■ What the exercise asks
Tally how many lines of the listing below contain the word "vantage". Reply with that number alone.

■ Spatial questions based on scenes
▬▬▬▬▬▬
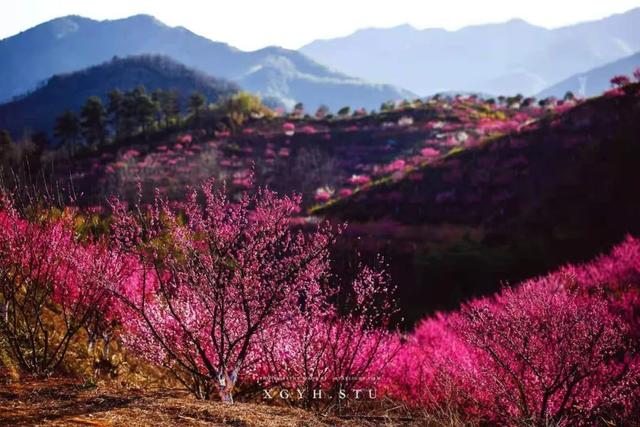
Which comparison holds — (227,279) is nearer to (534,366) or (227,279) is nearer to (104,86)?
(534,366)

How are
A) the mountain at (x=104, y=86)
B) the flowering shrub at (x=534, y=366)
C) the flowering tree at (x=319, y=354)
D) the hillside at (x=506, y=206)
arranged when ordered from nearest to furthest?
the flowering shrub at (x=534, y=366), the flowering tree at (x=319, y=354), the hillside at (x=506, y=206), the mountain at (x=104, y=86)

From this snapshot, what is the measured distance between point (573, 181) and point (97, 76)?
176527 millimetres

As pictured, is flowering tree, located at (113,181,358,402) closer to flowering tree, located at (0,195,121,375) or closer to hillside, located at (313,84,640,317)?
flowering tree, located at (0,195,121,375)

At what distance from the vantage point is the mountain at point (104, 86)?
14925cm

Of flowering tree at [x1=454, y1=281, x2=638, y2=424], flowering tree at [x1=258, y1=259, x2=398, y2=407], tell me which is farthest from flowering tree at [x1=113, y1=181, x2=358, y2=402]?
flowering tree at [x1=454, y1=281, x2=638, y2=424]

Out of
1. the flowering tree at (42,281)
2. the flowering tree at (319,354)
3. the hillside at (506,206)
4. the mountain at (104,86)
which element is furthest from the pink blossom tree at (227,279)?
the mountain at (104,86)

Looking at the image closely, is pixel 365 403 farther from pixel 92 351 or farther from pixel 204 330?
pixel 92 351

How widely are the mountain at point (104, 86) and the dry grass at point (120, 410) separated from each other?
480 feet

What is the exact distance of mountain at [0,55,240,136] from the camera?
5876 inches

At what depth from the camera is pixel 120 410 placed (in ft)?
14.5

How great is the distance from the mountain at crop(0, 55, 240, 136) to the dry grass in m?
146

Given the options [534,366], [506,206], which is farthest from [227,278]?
[506,206]

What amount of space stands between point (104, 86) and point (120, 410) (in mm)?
178524

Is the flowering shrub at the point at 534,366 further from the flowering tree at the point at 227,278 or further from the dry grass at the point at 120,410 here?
the flowering tree at the point at 227,278
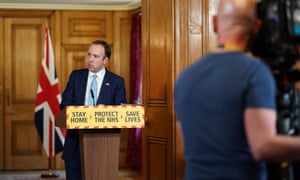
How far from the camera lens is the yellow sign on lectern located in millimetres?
3623

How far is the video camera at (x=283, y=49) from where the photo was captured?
5.90ft

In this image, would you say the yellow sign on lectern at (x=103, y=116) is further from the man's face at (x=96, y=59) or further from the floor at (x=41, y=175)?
the floor at (x=41, y=175)

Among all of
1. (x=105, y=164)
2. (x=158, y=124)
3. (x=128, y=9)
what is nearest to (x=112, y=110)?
(x=105, y=164)

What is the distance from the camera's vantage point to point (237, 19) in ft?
5.64

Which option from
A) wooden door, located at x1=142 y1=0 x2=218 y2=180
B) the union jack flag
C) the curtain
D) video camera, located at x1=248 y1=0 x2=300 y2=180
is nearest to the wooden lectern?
wooden door, located at x1=142 y1=0 x2=218 y2=180

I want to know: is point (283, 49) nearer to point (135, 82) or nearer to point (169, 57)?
point (169, 57)

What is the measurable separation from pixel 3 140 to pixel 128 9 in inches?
95.2

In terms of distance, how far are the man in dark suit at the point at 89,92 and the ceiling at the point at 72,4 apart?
3.58 m

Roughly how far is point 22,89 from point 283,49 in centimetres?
641

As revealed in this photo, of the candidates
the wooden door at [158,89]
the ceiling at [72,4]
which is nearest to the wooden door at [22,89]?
the ceiling at [72,4]

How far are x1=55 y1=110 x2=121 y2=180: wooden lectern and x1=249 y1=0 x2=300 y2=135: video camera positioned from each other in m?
2.08

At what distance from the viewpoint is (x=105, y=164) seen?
387 cm

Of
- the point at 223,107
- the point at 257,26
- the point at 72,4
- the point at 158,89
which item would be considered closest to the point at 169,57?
the point at 158,89

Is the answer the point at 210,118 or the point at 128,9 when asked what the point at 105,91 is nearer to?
the point at 210,118
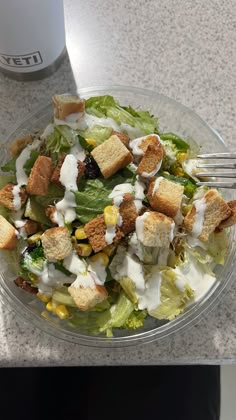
▬▬▬▬▬▬
■ Output for this task
2